Texte fourni »
De même nous allons réévaluer les motifs pouvant donner lieu à la déchéance de la nationalité française. Je prends mes responsabilités. La nationalité française doit pouvoir être retirée à toute personne d'origine étrangère qui aurait volontairement porté atteinte à la vie d'un fonctionnaire de police ou d'un militaire de la gendarmerie ou de toute autre personne dépositaire de l'autorité publique. La nationalité française se mérite et il faut pouvoir s'en montrer digne.
La question de la responsabilité des parents est clairement posée. Je souhaite que la responsabilité des parents soit mise en cause lorsque des mineurs commettent des infractions. Les parents manifestement négligents pourront voir leur responsabilité engagée sur le plan pénal.

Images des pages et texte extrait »
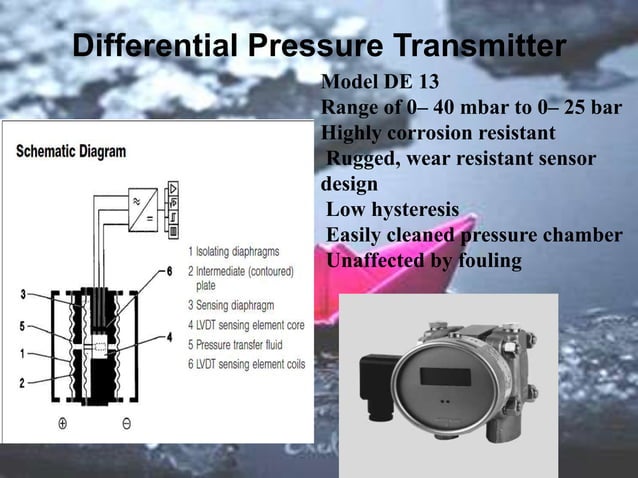 Differential Pressure Transmitter

Model DE 13
Range of 0– 40 mbar to 0– 25 bar
Highly corrosion resistant
Rugged, wear resistant sensor design
Low hysteresis
Easily cleaned pressure chamber
Unaffected by fouling

Schematic Diagram

≈
=

3
5
1
2
6
4
⊕
⊖

1 Isolating diaphragms
2 Intermediate (contoured) plate
3 Sensing diaphragm
4 LVDT sensing element core
5 Pressure transfer fluid
6 LVDT sensing element coils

Consigne 1 »
Traduisez en anglais cette phrase du texte sur la nationalité et la responsabilité des parents : « La question de la responsabilité des parents est clairement posée. »
Consigne 2 »
Dans le texte fourni, résumez en deux phrases au plus le paragraphe qui commence par « De même nous allons réévaluer », sans perdre ses faits principaux.
Consigne 3 »
Poursuivez le texte sur la nationalité et la responsabilité des parents à partir de sa dernière phrase.

Votre réponse 1 »
The question of parental responsibility is clearly raised.

Votre réponse 2 »
Les motifs de déchéance de la nationalité française seront réévalués, afin qu'elle puisse être retirée à toute personne d'origine étrangère ayant volontairement porté atteinte à la vie d'un policier, d'un gendarme ou de toute autre personne dépositaire de l'autorité publique. Selon l'orateur, la nationalité française se mérite et il faut s'en montrer digne.

Votre réponse 3 »
Est-ce que cette famille peut continuer à aller au bureau de la Caisse d'Allocations Familiales pour percevoir les allocations, comme s'il ne s'était rien passé?
Parallèlement, je souhaite que nous engagions une importante réforme pour améliorer la lutte contre l'immigration irrégulière. Chaque année, une dizaine de milliers de migrants en situation irrégulière, dont des Roms, repartent volontairement avec une aide de l'Etat. Et l'année suivante, après avoir quitté le territoire avec une aide de l'Etat, ils reviennent en toute illégalité pour demander une autre aide de l'Etat pour repartir. Cela s'appelle « un abus du droit à la libre circulation ».
Je vous laisse libre de faire un état des lieux 11 ans après ces déclarations.
Personne d’honnête n’a jamais dit que les citoyens n’avaient pas de devoirs envers la société, ces devoirs sont en reflets avec les droits accordés de longue lutte par nos anciens, ne pas respecter les devoirs qui y sont liés c’est bafouer les droits. Mais nous ne pouvons inverser la hiérarchie droits devoirs en devoirs droits ce serait anti démocratique à mon sens, et même dangereux imaginons que nous subissions une dictature !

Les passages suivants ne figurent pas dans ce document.